## [SHORT EXERCISE]
Please copy the section on message hashing and digital signature generation below word for word, from its heading to its final line.

## [TEXT SEGMENT]
1.3. Computing the HASH of the message and perform the digital signature
The next step is the generation of the digest of the message and to sign this digest.
1.3.1. Message Hashing
- The digest algorithm used in this example is the SHA2-224 hashing algorithm.
- When the digest is completed (line 191 in this exemple)
- Right click on Message and select Add to Watch
- Do the same for sizeof(Message), Computed_Hash and sizeof(Computed_Hash)
- In the watch window the input message is displayed as written in the constant declaration (line 62 for this exemple). The message size is 1024 bits (128 x 8)
- "Computed_Hash" in the watch window shows the Hash generated from the Message. The Hash size is 224 bits (28 x 8).
- Note: Using SHA2-224, the Hash length will always be 224, this for any input message length (also for message lengths smaller than 224 bits)
1.3.2. Digital signature generation
The ECDSA algorithm is used to perform the digital signature.
The secp256r1 curve is used, curve that has been defined during the private key configuration and wrapping.
- Reminder: the basic principle is based on a key pair. One key used to sign (the private key, kept secret) and one key to verify the signature (the public key, not secret, distributed in clear). The used algorithm, the used elliptic curve, all the parameters and the public key are all pubic. The only secret is the private key. It is obviously very important to protect this private key against attacks.
- The role of the CCB, implicitly used in this example, is to keep the private key hidden to the user and the CPU (wrapped key)

(Excerpts from a spatial dataset)

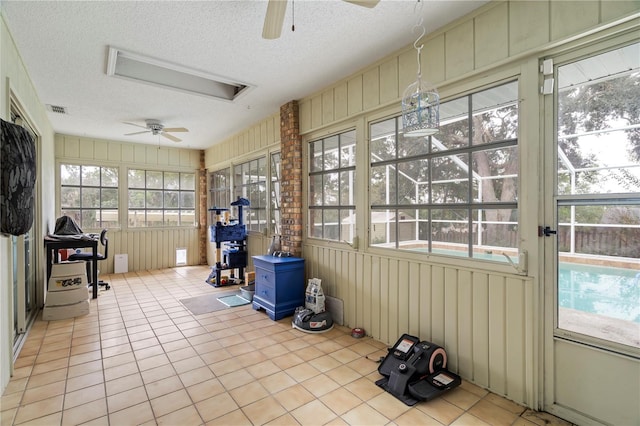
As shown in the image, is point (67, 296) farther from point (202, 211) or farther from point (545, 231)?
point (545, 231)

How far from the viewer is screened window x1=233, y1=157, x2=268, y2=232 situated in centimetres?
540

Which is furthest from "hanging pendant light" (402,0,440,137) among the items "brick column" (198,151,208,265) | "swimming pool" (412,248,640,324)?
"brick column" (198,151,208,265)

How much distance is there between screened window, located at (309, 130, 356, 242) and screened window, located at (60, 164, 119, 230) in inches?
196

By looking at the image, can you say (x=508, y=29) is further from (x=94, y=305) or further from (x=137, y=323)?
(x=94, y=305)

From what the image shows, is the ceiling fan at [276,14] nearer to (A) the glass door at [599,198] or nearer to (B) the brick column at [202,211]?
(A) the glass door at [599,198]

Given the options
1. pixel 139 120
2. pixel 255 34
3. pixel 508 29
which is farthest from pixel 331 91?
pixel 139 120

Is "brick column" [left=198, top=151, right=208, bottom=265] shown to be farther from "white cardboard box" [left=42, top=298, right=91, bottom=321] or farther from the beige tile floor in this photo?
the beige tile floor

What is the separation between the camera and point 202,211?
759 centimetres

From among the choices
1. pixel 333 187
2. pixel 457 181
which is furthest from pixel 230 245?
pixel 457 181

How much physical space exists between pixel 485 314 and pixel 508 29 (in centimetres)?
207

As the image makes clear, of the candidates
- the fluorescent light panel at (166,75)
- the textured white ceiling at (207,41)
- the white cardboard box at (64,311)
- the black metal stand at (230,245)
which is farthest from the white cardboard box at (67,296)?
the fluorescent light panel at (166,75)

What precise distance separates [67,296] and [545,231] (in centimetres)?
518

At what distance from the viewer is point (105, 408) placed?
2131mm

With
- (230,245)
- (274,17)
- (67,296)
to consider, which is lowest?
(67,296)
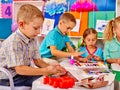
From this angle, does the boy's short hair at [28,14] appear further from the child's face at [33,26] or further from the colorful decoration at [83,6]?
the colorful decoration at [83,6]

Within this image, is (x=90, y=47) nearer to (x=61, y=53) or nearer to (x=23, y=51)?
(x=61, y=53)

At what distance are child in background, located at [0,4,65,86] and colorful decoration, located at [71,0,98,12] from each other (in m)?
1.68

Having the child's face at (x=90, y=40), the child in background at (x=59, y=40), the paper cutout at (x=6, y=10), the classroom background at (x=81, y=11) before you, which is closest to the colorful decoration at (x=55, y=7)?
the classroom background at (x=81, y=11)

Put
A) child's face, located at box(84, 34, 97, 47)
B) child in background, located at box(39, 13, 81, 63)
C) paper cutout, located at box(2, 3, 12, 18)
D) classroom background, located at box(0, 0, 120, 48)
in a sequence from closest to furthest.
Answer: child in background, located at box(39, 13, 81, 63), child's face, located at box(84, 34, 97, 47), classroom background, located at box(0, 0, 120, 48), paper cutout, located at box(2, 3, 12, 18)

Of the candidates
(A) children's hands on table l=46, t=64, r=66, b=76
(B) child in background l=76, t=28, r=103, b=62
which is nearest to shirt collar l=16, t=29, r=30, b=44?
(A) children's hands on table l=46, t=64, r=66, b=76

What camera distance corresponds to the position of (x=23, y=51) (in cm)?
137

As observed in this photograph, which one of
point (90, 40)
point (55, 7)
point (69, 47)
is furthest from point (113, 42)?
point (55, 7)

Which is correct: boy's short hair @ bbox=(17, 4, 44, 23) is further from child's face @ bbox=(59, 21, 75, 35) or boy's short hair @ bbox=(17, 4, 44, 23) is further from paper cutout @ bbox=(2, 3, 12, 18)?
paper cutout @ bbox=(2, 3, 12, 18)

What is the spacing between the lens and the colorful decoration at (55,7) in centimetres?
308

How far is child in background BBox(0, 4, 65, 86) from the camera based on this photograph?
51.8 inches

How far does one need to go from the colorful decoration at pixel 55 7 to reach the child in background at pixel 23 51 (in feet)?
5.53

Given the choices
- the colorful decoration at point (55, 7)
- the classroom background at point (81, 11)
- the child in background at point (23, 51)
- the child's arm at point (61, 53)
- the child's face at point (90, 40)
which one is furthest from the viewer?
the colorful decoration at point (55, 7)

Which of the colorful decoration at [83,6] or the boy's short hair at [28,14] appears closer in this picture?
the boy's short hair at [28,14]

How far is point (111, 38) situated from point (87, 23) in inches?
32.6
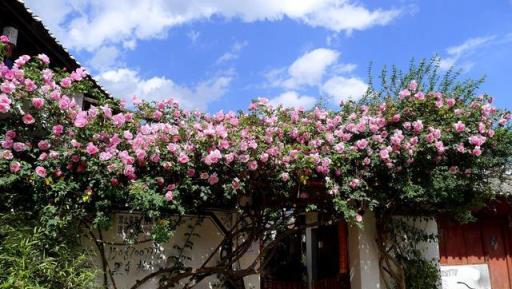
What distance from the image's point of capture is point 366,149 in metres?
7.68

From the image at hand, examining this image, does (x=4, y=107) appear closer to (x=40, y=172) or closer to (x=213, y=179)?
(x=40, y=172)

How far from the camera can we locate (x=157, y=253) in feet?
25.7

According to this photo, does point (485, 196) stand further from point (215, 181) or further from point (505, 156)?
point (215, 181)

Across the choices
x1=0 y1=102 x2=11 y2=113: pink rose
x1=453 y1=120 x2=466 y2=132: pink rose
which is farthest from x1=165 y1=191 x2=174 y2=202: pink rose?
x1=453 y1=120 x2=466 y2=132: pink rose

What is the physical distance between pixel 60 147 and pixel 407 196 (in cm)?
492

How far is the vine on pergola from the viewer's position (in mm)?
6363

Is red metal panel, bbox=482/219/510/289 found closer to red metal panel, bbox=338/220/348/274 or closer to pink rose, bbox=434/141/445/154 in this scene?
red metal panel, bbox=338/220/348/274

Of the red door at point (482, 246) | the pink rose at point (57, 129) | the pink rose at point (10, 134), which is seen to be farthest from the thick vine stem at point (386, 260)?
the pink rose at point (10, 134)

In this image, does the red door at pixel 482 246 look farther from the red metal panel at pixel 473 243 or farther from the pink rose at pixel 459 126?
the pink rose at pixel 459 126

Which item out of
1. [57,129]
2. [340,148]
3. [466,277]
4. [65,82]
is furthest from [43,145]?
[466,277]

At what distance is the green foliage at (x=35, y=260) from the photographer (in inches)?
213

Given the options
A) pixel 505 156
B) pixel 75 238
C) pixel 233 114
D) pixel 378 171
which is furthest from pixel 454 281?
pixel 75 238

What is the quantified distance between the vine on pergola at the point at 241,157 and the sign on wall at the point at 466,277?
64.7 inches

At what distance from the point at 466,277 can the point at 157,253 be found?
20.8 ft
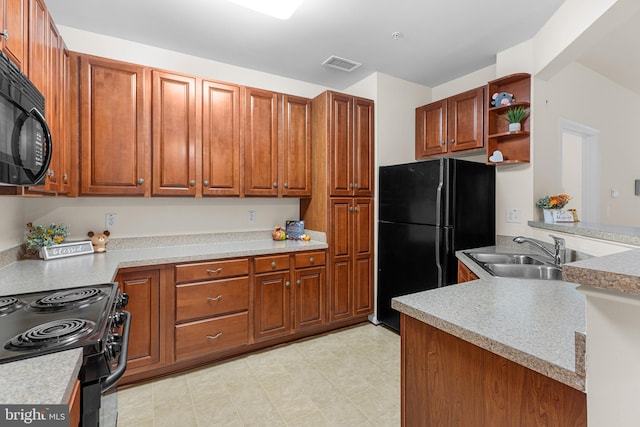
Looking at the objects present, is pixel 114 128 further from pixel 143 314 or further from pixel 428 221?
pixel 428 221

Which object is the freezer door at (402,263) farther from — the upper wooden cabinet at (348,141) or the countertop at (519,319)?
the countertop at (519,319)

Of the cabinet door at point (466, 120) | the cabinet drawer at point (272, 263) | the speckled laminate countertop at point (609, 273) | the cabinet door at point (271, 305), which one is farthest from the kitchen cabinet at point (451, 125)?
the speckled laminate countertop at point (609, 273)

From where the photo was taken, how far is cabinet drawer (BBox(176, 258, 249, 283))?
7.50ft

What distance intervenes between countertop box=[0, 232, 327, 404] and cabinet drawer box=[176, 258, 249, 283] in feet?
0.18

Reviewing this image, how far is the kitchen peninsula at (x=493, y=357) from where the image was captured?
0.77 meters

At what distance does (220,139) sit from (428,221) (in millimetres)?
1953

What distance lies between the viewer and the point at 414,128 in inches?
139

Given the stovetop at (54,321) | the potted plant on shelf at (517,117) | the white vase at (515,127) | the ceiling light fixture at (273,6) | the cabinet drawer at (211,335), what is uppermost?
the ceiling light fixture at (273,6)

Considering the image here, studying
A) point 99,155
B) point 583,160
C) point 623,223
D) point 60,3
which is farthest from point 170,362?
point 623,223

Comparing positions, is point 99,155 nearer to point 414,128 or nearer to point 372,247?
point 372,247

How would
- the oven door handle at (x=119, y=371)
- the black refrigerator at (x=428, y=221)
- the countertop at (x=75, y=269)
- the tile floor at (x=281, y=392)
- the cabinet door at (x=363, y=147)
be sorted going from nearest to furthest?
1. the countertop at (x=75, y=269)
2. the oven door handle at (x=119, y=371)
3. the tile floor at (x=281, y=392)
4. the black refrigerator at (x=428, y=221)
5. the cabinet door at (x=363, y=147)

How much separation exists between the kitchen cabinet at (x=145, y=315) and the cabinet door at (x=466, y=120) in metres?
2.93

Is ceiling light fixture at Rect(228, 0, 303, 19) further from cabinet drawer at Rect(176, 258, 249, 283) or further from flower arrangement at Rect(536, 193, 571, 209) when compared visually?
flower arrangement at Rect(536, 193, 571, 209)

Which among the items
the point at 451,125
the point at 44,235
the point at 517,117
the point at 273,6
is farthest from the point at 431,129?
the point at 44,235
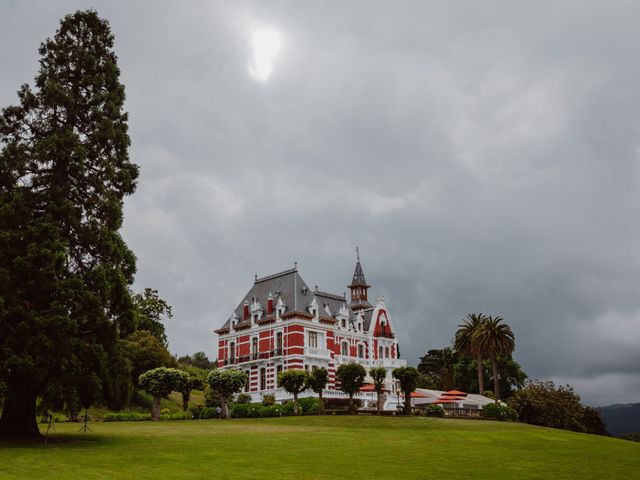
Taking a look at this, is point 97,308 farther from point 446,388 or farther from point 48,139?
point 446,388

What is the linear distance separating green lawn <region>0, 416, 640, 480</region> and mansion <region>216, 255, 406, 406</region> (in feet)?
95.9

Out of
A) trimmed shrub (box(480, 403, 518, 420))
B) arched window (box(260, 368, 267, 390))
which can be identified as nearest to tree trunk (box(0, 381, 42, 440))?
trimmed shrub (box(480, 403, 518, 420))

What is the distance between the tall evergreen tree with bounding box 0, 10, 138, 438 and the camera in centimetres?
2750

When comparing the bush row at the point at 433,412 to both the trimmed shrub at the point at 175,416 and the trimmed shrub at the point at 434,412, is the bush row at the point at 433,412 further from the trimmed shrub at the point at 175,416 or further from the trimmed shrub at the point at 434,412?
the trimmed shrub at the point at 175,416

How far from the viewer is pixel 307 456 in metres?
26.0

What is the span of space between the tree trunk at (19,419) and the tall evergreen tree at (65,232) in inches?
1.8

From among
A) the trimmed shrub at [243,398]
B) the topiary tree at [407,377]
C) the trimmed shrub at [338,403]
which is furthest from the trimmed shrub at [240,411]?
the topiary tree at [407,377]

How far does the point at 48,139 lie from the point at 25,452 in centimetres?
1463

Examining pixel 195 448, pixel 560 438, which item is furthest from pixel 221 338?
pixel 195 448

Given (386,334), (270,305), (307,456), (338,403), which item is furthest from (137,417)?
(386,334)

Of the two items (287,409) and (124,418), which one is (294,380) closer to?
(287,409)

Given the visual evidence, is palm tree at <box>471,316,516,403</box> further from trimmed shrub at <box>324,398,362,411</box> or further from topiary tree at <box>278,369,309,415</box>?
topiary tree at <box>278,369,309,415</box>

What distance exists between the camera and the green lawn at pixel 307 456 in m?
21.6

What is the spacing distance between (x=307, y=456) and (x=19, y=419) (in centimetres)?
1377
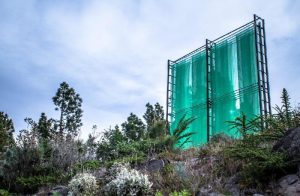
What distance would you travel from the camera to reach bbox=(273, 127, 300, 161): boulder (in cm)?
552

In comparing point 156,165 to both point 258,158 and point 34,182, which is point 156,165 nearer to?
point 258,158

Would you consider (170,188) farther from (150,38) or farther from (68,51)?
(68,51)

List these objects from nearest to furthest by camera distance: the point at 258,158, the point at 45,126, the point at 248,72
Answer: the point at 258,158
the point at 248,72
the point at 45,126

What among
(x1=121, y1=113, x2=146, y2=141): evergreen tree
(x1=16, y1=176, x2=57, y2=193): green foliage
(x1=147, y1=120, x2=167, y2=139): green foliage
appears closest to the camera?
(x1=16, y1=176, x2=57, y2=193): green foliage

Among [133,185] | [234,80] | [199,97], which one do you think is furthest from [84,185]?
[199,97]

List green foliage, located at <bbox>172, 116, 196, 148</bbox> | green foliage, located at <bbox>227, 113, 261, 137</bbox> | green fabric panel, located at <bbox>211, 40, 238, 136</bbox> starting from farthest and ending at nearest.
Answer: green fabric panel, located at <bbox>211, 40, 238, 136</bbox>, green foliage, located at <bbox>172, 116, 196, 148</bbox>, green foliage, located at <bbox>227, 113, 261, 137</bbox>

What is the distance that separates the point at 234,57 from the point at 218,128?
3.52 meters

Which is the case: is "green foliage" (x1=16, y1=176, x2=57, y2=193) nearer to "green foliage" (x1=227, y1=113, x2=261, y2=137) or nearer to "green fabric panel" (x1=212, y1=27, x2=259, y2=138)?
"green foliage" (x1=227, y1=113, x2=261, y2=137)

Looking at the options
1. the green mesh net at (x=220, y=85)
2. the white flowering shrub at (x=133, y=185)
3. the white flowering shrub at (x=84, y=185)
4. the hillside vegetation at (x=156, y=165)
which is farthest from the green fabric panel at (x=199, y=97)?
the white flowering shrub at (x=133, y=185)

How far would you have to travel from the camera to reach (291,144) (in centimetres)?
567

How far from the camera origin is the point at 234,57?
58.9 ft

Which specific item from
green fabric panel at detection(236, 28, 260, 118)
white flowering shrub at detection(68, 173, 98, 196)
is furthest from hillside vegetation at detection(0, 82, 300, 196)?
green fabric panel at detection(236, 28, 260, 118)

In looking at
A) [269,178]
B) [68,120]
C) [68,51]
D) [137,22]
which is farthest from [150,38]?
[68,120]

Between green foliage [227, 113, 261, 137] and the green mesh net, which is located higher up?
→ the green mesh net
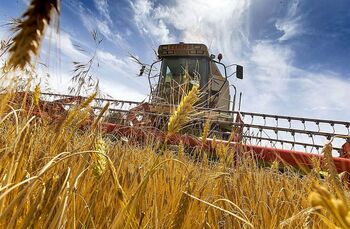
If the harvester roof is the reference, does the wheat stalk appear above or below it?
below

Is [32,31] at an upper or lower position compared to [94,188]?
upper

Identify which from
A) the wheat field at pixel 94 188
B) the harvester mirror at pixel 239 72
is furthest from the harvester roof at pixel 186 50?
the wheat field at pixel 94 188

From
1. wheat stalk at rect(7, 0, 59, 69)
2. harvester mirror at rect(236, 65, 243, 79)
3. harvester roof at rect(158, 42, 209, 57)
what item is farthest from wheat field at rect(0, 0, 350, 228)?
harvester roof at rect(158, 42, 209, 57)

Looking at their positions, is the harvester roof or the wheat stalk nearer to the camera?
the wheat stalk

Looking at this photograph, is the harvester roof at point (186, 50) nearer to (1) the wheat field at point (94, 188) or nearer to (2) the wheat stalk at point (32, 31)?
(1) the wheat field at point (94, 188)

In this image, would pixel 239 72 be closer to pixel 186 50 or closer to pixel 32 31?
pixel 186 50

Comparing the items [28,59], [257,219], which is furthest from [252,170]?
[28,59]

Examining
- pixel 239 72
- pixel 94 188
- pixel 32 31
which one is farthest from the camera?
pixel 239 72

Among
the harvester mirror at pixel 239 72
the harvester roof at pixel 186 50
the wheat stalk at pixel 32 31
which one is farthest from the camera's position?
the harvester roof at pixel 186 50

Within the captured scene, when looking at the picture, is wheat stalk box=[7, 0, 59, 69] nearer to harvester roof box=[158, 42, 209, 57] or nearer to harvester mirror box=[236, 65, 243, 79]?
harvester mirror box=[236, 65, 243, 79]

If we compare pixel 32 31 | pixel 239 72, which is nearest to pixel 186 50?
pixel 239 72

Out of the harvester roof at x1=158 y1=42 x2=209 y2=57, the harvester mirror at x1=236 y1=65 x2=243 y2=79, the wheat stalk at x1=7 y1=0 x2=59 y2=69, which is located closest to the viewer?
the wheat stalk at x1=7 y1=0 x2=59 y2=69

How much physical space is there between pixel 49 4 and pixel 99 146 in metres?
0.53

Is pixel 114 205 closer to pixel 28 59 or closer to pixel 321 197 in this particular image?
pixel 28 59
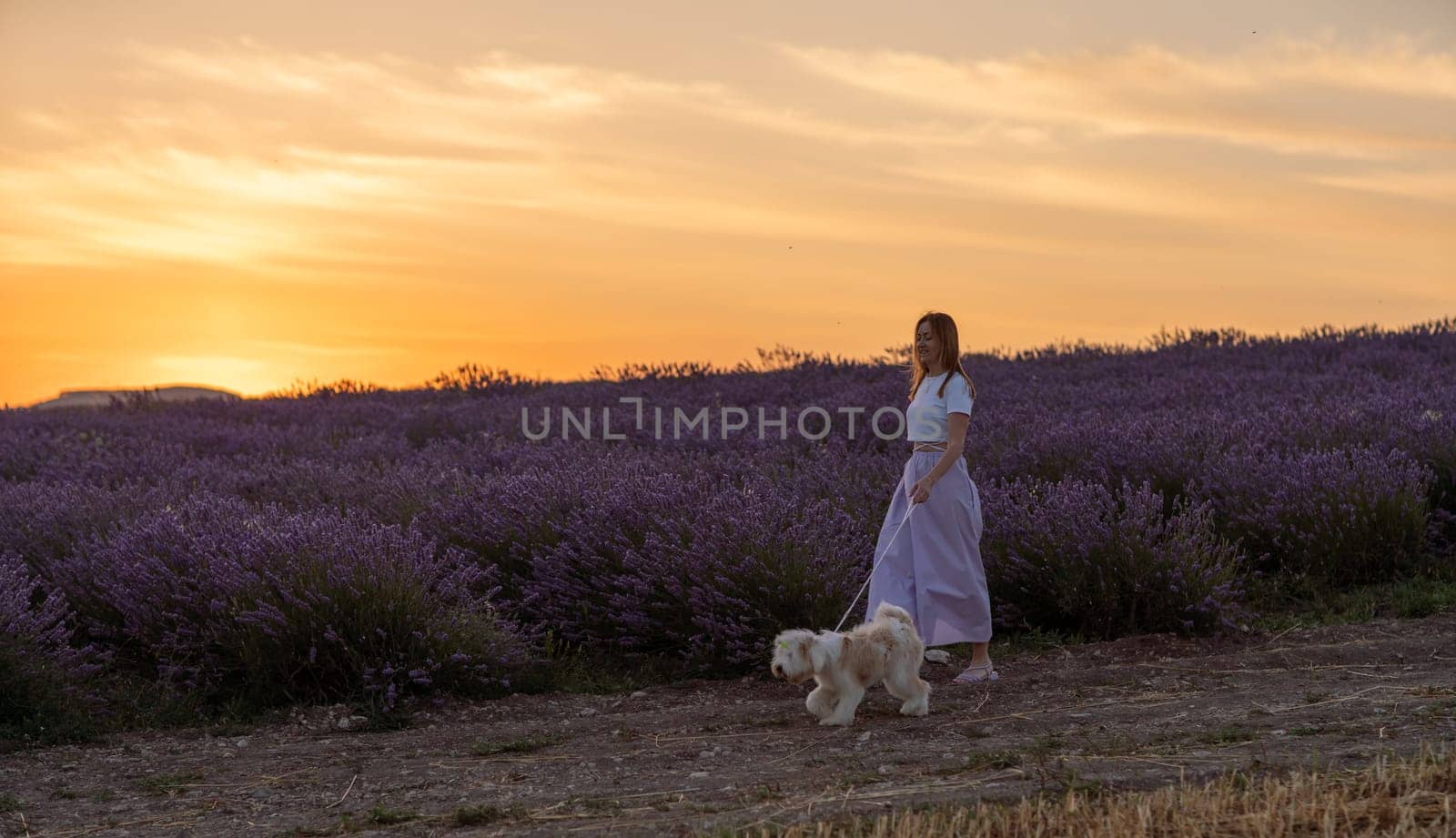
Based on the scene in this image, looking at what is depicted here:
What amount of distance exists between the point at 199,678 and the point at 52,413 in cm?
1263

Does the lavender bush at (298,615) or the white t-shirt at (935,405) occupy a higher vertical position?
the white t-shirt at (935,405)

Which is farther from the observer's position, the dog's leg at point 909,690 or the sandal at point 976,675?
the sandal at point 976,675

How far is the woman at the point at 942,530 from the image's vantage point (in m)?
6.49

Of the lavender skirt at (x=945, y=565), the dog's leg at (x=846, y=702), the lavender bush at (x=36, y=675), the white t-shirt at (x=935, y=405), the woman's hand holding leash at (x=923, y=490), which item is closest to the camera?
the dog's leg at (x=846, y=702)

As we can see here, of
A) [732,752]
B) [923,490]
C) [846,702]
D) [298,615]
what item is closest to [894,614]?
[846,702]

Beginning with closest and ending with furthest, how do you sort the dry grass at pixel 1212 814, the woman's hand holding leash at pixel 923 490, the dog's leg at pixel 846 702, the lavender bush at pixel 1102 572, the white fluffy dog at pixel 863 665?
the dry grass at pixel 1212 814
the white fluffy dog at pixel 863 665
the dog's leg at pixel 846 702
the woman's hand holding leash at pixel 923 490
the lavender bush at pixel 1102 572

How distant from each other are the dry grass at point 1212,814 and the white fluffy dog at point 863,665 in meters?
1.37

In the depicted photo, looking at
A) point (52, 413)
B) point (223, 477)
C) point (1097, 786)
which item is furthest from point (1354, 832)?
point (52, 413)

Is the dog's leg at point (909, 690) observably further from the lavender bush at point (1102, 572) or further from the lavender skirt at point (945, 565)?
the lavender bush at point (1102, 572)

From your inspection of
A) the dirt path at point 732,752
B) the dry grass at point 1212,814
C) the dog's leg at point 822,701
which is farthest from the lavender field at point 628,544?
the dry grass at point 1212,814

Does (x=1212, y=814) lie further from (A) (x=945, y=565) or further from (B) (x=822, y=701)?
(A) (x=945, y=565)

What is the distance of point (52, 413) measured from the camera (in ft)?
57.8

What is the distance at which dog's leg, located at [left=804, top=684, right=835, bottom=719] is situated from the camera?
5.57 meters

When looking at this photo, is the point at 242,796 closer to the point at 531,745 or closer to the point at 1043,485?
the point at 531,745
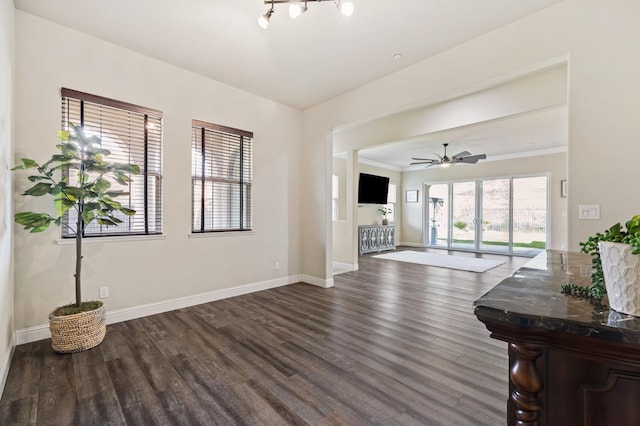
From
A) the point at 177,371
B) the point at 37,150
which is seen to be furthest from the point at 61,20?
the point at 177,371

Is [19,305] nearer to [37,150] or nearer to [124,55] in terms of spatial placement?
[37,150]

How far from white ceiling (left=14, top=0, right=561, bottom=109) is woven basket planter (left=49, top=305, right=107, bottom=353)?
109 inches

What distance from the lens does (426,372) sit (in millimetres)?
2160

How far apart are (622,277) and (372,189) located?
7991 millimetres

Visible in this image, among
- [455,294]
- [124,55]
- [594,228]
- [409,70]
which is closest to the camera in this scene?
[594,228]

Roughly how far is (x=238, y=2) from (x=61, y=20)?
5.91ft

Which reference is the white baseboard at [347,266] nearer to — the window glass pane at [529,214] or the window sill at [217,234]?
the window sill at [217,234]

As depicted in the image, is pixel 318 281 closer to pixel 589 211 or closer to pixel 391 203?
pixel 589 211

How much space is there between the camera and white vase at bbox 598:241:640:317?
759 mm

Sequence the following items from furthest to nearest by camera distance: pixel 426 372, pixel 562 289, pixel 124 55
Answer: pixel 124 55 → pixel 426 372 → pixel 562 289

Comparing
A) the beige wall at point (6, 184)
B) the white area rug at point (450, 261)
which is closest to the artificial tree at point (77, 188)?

## [EXERCISE OUTPUT]
1.3. Computing the HASH of the message and perform the digital signature
The next step is the generation of the digest of the message and to sign this digest.
1.3.1. Message Hashing
- The digest algorithm used in this example is the SHA2-224 hashing algorithm.
- When the digest is completed (line 191 in this exemple)
- Right click on Message and select Add to Watch
- Do the same for sizeof(Message), Computed_Hash and sizeof(Computed_Hash)
- In the watch window the input message is displayed as written in the constant declaration (line 62 for this exemple). The message size is 1024 bits (128 x 8)
- "Computed_Hash" in the watch window shows the Hash generated from the Message. The Hash size is 224 bits (28 x 8).
- Note: Using SHA2-224, the Hash length will always be 224, this for any input message length (also for message lengths smaller than 224 bits)
1.3.2. Digital signature generation
The ECDSA algorithm is used to perform the digital signature.
The secp256r1 curve is used, curve that has been defined during the private key configuration and wrapping.
- Reminder: the basic principle is based on a key pair. One key used to sign (the private key, kept secret) and one key to verify the signature (the public key, not secret, distributed in clear). The used algorithm, the used elliptic curve, all the parameters and the public key are all pubic. The only secret is the private key. It is obviously very important to protect this private key against attacks.
- The role of the CCB, implicitly used in this example, is to keep the private key hidden to the user and the CPU (wrapped key)